• 本文:

-*-*-

大阪府議会議員の宗清皇一氏をゲストに迎えた、今回の『中山泰秀のやすトラダムス』(Kiss FM KOBEで毎週日曜24:00-25:00放送)。大阪府のインフラ整備や災害対策における課題、原発再稼働問題などについて、宗清氏が現職府議会議員の視点から語った。

兵庫県と大阪府では、公共事業に対する意識がまるで違う

中山 今回は東大阪市選出の大阪府議会議員、宗清皇一さんにお話を伺います。宗清さんは政治家になられて間もなく丸6年だそうですが、現在最も力を入れている活動は何ですか。

宗清 我々地方議会の議員は、知事から提出された議案をチェックし、間違いがないかどうか判断する仕事を行っています。

 もちろん全てに力を注いでいますが、中でも今大事なのは、財政を規律あるものにすることと景気対策です。大阪に一番足りない景気対策や産業対策を、松井(一郎)知事がしっかり進めているかどうかを検証しているのです。

中山 先日、宗清さんからお聞きした話によると、兵庫県と大阪府では予算の使い方が大きく異なるそうですね。

宗清 国から緊急経済対策として各都道府県に配られる予算があるんですが、兵庫県は阪神・淡路大震災の教訓からか建設事業などの公共事業に注力しています。

 前年度比で30%ほど公共事業を増やし、安心や安全、防災や減災対策に取り組んでいるわけです。

 ところが、大阪府ではそれをほとんどやっていない。国のお金をもらい、そこにプラスして今年の予算を組んでも建設事業の伸び率はわずか5.5%ほどです。この数字からも大きな意識の差を感じます。

世界のインフラ老朽化に警鐘、笹子トンネル崩落事故

笹子トンネル崩落事故は世界のインフラ老朽化への警鐘に〔AFPBB News

 国が経済対策としてお金を出してくれたのだから、大阪にとっては千載一遇のチャンスなんです。

 ここ数年、公共事業はどんどん削られていますが、大阪のインフラは昭和40年代に造られたものが多く、老朽化が進んでいます。それを長寿命化するために維持管理費を使う必要があります。

-*-*-

• 提示資料:
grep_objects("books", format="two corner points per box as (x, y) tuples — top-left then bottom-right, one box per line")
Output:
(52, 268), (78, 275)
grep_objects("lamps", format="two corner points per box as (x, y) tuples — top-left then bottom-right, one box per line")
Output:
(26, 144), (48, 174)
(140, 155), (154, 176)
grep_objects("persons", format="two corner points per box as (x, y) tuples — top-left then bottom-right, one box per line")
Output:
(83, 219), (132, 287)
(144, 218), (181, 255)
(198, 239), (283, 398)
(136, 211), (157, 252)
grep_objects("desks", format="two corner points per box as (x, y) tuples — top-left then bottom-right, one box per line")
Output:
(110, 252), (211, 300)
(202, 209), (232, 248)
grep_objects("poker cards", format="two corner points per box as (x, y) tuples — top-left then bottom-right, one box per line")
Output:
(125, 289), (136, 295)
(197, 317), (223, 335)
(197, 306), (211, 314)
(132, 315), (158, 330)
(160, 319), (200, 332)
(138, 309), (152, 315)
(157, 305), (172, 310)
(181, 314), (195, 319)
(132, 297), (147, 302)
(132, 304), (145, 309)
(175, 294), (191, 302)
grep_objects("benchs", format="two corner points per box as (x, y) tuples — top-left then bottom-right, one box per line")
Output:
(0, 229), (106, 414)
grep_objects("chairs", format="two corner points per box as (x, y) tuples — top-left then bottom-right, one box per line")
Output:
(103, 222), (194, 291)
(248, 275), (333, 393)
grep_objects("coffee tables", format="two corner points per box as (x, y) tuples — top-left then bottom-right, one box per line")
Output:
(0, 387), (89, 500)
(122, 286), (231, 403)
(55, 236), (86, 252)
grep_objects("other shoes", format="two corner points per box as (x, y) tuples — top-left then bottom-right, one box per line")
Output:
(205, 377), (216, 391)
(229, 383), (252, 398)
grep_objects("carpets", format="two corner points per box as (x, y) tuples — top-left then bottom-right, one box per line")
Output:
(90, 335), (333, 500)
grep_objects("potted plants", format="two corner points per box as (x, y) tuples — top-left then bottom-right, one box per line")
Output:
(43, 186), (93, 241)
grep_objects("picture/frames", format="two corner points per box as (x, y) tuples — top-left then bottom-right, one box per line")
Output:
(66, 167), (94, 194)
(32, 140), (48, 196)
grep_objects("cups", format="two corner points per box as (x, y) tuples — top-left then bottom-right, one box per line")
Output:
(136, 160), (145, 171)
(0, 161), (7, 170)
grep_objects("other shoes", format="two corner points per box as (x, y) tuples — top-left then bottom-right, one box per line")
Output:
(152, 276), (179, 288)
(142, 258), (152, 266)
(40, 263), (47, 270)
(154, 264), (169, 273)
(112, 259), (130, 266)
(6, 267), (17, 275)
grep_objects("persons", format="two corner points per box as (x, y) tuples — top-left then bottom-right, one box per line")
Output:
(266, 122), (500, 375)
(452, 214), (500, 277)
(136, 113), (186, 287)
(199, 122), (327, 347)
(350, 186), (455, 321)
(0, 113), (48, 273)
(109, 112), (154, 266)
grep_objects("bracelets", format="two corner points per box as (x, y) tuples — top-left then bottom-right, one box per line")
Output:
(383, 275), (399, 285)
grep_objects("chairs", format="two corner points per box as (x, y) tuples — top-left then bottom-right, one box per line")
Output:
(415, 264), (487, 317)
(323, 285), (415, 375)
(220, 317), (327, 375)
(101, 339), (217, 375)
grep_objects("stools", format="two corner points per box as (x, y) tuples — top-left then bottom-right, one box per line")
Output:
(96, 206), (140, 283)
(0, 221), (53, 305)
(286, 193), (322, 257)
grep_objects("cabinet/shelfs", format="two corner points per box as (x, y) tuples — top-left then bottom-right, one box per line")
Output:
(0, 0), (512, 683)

-*-*-

• やること:
大阪府議会議員との対談の本文に名前が出てくる人物を、すべてフルネームで書き出してください。

• 回答欄:
中山泰秀
宗清皇一
松井一郎